» ASSIGNMENT 1:
Repeat the piece on free roleplaying games word for word, beginning at the words "These irresistible blossoms" and stopping after the words "is Lady Blackbird.".
» ASSIGNMENT 2:
Answer these questions from the piece on free roleplaying games.
(a) How many pages long is the Lady Blackbird pdf?
(b) Who created Lady Blackbird?
(c) How many words long are the RPGs in the contest-fed bouquet?

» GIVEN TEXT:

::::::::

Cynthia: Everyone, I have a little secret that I want to share with you. Ok. Maybe it’s a decently-sized secret. Maybe it’s not that secret at all. MAYBE it will change your tabletop gaming life.
DON’T TELL ANYONE, but some of the best roleplaying games out there are not available at your local retailer. Thanks to the magic of the internet, they’re completely free.
These irresistible blossoms of RPGs can suddenly appear on Twitter or Reddit only to vanish within a few days. Sometimes they’ll quietly bloom on a designer’s Tumblr or publisher’s homepage. A few older ones thrive quietly in the dark places of the internet to be occasionally plucked by some intrepid RPG gatherer who brings them back into the light. There’s even a contest-fed bouquet of 200-word RPGs out there, as Quinns and Paul mentioned in a recent edition of Games News. The brightest flower of all these lovely free RPGs, however, is Lady Blackbird.
Lady Blackbird is an innocent-looking fifteen-page pdf created by John Harper, whose name you should learn and remember. It features five pre-generated characters, one ramshackle spaceship, several planets, simple rules, and one of the most charming opening crawls you’ll ever read aloud.

::::::::

» SOURCE MATERIAL:
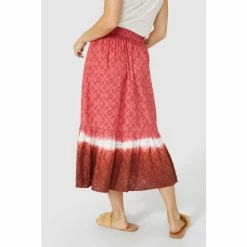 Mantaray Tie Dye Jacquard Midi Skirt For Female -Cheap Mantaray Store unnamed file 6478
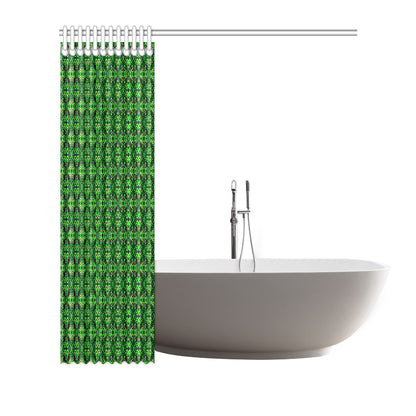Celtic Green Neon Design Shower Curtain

::::::::

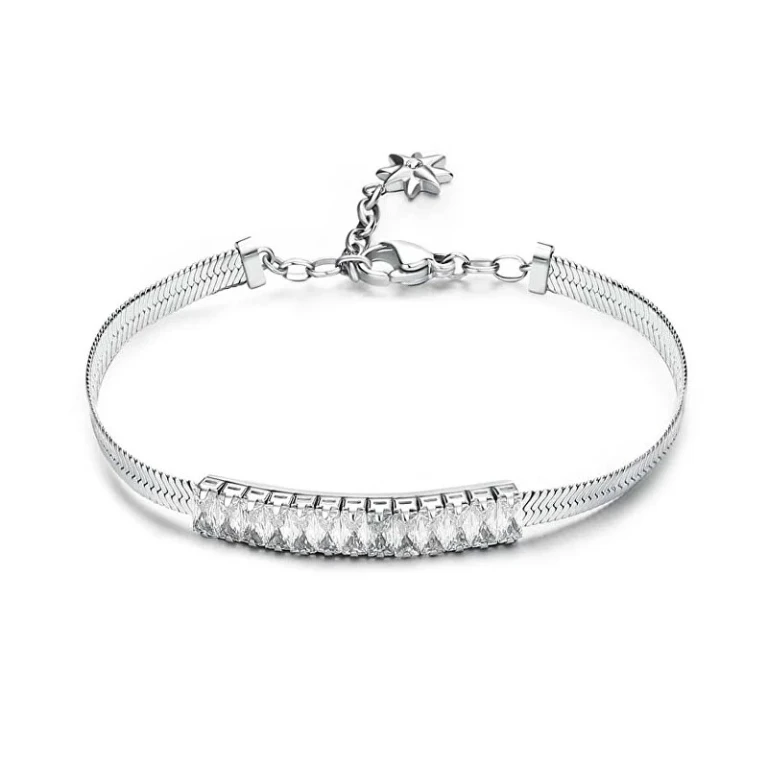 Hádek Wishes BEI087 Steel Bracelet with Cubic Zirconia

::::::::

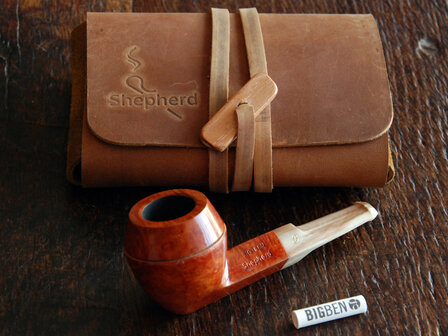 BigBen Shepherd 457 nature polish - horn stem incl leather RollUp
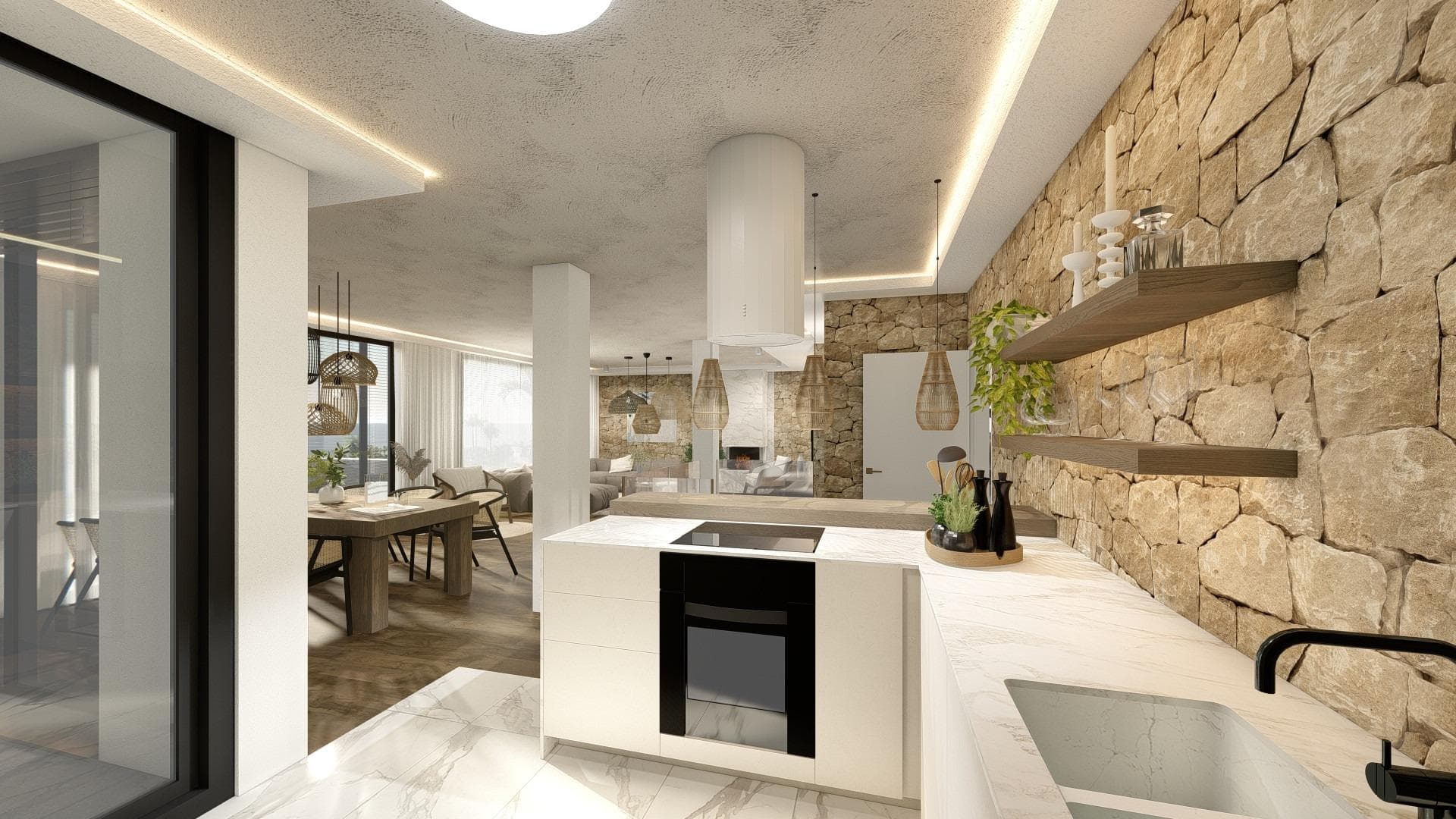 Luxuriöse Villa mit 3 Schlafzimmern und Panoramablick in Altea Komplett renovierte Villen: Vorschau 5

::::::::

» FINAL ANSWER 1:
These irresistible blossoms of RPGs can suddenly appear on Twitter or Reddit only to vanish within a few days. Sometimes they’ll quietly bloom on a designer’s Tumblr or publisher’s homepage. A few older ones thrive quietly in the dark places of the internet to be occasionally plucked by some intrepid RPG gatherer who brings them back into the light. There’s even a contest-fed bouquet of 200-word RPGs out there, as Quinns and Paul mentioned in a recent edition of Games News. The brightest flower of all these lovely free RPGs, however, is Lady Blackbird.

» FINAL ANSWER 2:
(a) Fifteen pages.
(b) John Harper.
(c) 200 words.